A me quello che manca un po’ in tutte queste campagne è anche il rivolgersi non solo alle vittime, ma anche a chi abusa. Perché sono fondamentalmente convinta che tutti, in una situazione del genere abbiano veramente bisogno di aiuto. E sono anche convinta che se un violento di suo spesso non è in condizione di chiederlo questo aiuto, e neanche di riceverlo, si potrebbe agire dall’ altro e condizionare per esempio l’ esercizio della patria potestà in caso di accertate violenze domestiche all’ obbligo di una terapia. Proprio terra terra, del tipo: o ti fai aiutare o perdi il figlio e sarebbe un peccato per entrambi, perché sei comunque l’ unico padre che ha e di cui ha bisogno. Senza botte e senza paura, possibilmente.
Ecco, io spero che ci arriveremo, ci stiamo anzi arrivando, quindi benvenute le campagne come questa sopra, ma possiamo fare di più e possiamo fare di meglio, non un solo giorno l’ anno, ma tutti e 365 + le 4 ore.
Mi hai fatto venire in mente che tempo fa vidi una campagna antipedofilia rivolta ai pedofili (perché chiedessero aiuto per smettere). Era uno spot che mi impressionò molto e mi fece molto riflettere, e una chiave simile potrebbe benissimo essere applicata a questo tema. Questa dei cartoni mi pare una buona idea, anche perché di solito le solite campagne mostrano volti femminili seminascosti da mani, braccia e capelli e spesso mi sono chiesta se funzionassero.

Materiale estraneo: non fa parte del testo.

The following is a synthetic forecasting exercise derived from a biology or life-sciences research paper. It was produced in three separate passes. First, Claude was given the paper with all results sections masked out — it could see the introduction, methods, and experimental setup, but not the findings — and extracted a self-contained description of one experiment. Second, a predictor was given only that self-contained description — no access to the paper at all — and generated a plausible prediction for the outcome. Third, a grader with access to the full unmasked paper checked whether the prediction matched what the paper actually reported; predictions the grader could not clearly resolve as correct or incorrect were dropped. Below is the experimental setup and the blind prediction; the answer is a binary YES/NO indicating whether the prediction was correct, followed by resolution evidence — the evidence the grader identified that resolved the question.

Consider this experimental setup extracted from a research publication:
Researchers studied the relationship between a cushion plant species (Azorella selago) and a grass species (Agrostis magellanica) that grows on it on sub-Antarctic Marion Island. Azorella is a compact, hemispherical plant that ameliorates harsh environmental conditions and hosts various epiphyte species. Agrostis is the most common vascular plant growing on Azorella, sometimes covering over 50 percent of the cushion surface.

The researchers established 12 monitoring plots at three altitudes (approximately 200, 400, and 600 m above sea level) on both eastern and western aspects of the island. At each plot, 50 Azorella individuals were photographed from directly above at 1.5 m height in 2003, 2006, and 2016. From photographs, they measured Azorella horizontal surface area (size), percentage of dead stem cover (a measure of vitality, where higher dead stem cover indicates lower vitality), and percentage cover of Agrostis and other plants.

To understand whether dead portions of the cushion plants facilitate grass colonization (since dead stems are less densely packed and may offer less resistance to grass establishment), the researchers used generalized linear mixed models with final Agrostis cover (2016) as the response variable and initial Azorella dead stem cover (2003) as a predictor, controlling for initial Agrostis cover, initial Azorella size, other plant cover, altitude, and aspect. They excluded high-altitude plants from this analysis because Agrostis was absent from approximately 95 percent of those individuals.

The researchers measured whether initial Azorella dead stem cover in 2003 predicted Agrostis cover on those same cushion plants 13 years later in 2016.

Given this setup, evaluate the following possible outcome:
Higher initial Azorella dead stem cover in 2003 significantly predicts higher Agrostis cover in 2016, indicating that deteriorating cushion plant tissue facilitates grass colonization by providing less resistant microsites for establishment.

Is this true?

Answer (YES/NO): NO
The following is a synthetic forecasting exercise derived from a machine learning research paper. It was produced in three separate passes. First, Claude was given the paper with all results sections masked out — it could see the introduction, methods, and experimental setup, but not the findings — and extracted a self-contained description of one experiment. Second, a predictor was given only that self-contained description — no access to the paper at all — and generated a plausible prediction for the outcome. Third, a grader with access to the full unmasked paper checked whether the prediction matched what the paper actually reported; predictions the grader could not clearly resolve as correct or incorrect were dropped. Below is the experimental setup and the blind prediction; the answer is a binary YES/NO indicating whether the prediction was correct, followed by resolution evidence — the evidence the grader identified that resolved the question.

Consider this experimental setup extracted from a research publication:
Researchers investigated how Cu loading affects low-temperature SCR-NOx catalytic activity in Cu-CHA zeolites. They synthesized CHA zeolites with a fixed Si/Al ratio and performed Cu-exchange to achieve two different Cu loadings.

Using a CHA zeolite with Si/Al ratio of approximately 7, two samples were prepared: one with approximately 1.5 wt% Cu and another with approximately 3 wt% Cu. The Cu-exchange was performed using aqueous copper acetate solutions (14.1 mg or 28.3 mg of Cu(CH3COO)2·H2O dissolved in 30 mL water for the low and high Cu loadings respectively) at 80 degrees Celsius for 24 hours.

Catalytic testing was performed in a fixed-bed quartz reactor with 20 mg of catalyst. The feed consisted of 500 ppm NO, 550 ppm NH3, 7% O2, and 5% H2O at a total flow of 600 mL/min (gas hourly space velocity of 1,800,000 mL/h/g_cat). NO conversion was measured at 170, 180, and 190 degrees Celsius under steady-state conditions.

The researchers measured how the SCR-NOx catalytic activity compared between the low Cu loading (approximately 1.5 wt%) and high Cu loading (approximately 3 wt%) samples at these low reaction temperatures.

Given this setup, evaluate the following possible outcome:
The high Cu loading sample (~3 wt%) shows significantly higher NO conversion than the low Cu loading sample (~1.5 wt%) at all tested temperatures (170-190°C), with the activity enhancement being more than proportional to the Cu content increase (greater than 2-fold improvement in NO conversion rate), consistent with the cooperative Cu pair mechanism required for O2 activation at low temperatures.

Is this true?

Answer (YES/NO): YES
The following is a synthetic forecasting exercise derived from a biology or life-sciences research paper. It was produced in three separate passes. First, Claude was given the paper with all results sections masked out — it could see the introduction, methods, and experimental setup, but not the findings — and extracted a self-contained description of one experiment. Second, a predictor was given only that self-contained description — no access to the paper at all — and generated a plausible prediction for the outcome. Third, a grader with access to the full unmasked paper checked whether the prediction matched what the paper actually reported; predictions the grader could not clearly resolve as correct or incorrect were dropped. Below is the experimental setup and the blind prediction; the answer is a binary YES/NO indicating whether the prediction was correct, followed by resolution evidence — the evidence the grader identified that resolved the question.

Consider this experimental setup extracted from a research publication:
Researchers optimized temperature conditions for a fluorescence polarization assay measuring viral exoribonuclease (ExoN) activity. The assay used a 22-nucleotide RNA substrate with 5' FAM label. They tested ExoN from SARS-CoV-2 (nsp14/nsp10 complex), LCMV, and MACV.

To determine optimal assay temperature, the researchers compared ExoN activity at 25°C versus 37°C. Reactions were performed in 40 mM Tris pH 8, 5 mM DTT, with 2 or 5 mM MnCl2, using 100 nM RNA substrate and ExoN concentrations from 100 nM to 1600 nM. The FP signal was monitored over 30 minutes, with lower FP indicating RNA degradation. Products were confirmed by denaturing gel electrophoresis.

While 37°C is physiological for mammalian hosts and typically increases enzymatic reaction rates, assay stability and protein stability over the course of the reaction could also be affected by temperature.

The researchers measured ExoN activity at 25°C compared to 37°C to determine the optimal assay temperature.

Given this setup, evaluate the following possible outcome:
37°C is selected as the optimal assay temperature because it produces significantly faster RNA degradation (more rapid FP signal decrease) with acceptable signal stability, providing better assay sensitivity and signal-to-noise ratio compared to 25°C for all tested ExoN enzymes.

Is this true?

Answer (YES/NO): NO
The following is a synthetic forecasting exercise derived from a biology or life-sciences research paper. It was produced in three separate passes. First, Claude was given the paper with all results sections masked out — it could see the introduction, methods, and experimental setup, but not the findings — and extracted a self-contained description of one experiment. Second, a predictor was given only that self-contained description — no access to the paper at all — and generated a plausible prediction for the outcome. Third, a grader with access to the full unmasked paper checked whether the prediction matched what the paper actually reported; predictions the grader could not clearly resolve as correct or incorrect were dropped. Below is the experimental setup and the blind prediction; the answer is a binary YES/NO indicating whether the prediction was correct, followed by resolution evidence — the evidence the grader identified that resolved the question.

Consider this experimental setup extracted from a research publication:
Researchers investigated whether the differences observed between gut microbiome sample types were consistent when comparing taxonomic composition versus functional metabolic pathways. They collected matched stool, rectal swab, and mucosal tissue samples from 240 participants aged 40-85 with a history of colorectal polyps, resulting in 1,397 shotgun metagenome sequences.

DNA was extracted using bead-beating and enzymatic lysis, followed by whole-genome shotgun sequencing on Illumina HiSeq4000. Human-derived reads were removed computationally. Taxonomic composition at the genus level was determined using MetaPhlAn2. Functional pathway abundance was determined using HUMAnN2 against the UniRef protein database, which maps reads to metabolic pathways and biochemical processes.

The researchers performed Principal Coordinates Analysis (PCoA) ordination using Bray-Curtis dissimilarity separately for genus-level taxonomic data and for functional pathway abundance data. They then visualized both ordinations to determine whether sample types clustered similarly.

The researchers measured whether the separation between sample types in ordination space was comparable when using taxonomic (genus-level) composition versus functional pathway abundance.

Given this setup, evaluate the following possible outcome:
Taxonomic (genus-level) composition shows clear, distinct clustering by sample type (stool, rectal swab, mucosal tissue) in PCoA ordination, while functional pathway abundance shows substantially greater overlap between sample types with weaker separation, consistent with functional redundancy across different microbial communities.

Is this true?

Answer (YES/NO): NO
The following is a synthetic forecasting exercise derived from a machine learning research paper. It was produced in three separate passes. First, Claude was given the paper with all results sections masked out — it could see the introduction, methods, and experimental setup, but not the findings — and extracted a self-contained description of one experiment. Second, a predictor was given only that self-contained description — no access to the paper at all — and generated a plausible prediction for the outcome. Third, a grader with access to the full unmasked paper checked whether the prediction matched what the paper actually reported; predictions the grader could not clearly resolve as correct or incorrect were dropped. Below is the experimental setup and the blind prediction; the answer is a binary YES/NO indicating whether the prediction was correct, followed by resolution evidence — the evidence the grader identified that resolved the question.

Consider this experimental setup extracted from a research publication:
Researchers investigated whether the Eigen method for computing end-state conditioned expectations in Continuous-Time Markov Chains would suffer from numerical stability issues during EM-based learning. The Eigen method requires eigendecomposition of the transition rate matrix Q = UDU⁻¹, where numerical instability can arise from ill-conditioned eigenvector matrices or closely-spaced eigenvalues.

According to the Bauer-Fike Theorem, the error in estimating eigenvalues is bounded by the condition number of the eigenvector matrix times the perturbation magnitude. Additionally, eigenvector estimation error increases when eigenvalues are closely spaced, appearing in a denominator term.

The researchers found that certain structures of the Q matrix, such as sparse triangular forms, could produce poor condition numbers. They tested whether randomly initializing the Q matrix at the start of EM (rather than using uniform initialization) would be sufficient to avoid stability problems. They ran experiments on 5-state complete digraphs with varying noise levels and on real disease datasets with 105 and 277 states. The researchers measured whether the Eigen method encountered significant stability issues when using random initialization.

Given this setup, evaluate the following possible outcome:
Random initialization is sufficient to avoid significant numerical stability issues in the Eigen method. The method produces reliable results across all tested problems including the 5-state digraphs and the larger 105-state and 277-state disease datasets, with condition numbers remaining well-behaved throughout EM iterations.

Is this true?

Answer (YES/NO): NO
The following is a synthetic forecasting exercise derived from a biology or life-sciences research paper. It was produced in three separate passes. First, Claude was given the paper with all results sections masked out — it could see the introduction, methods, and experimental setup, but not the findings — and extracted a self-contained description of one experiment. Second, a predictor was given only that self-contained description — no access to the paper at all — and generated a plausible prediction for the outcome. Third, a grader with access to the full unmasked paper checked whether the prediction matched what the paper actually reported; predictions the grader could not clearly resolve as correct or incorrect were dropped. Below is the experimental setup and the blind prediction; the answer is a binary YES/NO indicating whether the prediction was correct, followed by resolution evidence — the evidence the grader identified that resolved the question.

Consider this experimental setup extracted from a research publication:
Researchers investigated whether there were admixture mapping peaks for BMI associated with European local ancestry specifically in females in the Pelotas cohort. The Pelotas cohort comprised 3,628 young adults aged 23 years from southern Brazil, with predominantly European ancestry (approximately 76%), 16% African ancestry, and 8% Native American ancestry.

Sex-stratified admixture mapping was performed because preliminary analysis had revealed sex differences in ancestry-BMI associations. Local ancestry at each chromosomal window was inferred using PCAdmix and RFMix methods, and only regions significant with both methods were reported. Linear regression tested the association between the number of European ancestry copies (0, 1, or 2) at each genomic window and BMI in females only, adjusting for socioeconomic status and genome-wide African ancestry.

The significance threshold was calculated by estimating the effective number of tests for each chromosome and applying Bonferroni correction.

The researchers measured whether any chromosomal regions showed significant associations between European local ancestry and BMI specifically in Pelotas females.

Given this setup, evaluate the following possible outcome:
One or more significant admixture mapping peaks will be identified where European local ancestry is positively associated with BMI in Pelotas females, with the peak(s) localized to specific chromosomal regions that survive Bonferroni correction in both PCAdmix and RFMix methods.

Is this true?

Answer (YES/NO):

anch’io sono stata sempre molto, molto infastidita dalle canzoni che contenevano l’equivalenza “amore=prevaricazione”. e anche adesso, riascoltando molte canzoni degli anni ’70 (le prime che io ho ascoltato), mi rendo conto che oggi non sarebbero più proponibili per certe affermazioni che contengono e che allora erano accettate e scontate. adesso suonerebbero, giustamente, come autorizzazioni alla prevaricazione.
nel frattempo cos’è cambiato? a parte i testi delle canzoni italiane (del resto del mondo ne so poco, in proposito) temo che molti aspetti del problema siano stati solo cammuffati invece che superati.
le campagne pubblicitarie che portano alla luce il problema e che mettono a conoscenza di vittime (ma anche di carnefici, come fai notare giustamente anche tu), strutture in grado di dare sostegno, sono sicuramente utili, ma dobbiamo essere noi, noi donne, a cambiare mentalità e a smettere di accettare ruoli stereotipati che ci penalizzano, a partire da quelli in famiglia.
non è facile, certo che non è facile perchè quando si è abituati a respirare una certa aria, a veder ripetute certe dinamiche sin dalla nascita, si perde la capacità di discernimento.
io, qualche volta, provo a vedere me stessa dall’esterno, come se fossi un’altra persona che mi osserva: in questo modo riesco ad essere più obiettiva e capisco meglio quello che faccio.
anche se mi deprimo un pò quando mi accorgo che adotto gli stessi comportamenti che, in teoria, rifiuto. l’autoanalisi la trovo molto utile perchè, per cambiare il mondo, anche quello piccolo nostro, non possiamo far altro che partire da noi stessi. (scusa, l’ho fatta molto lunga!)